Another such parvenu is Mr Moffat, the tailor’s son who crudely breaks his engagement to Augusta Gresham, thus giving Frank the opportunity to horsewhip him as he leaves his club. It is a thorough trouncing that Frank gives the man who has jilted his sister in a far more successful attack than that made by Johnny Eames on Adolphus Crosbie in a similar situation. Mr Moffat is a self-seeking, callous opportunist, and if we feel scant sympathy for Augusta, this is Only because she has cared for him no more than he cared for her. We suffer with her eventually, but not until we see her duped by her deceitful cousin. Miss Dunstable is a very different example of the second-generation nouveaux riches. If presumptuous in the reader, it is none the less natural to see her as one of those characters whom Trollope (the least constructive and calculating of writers) invented primarily as a distraction for Frank and a foil to Mary Thorne but who got out of hand and assumed a status among the principals, just as Mrs Proudie did.

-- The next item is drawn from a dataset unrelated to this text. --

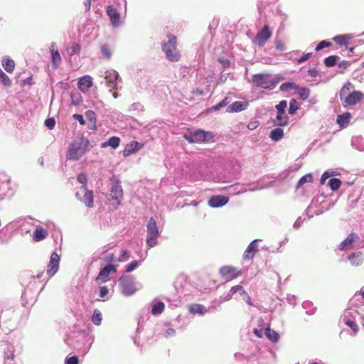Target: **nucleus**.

Perhaps, then, it is no accident that these two women later become friends (or are described as friends by Miss Dunstable with her tongue in her cheek). In a later chronicle she is mentioned as referring to the Bishop’s wife ‘with almost unmeasured ridicule’, for Miss Dunstable’s humour is of the wry kind, ironic, not a little bitter. In her Trollope shows us the ugly and painful aspect of being a very rich young woman before the Married Women’s Property Acts. By the standards of the time Miss Dunstable was not even very young: she was thirty, and fussy young Frank, ‘no very great judge in such matters’, puts her down as forty. Trollope never tells us she is plain, but her high colour, large mouth and broad nose make a less than attractive picture.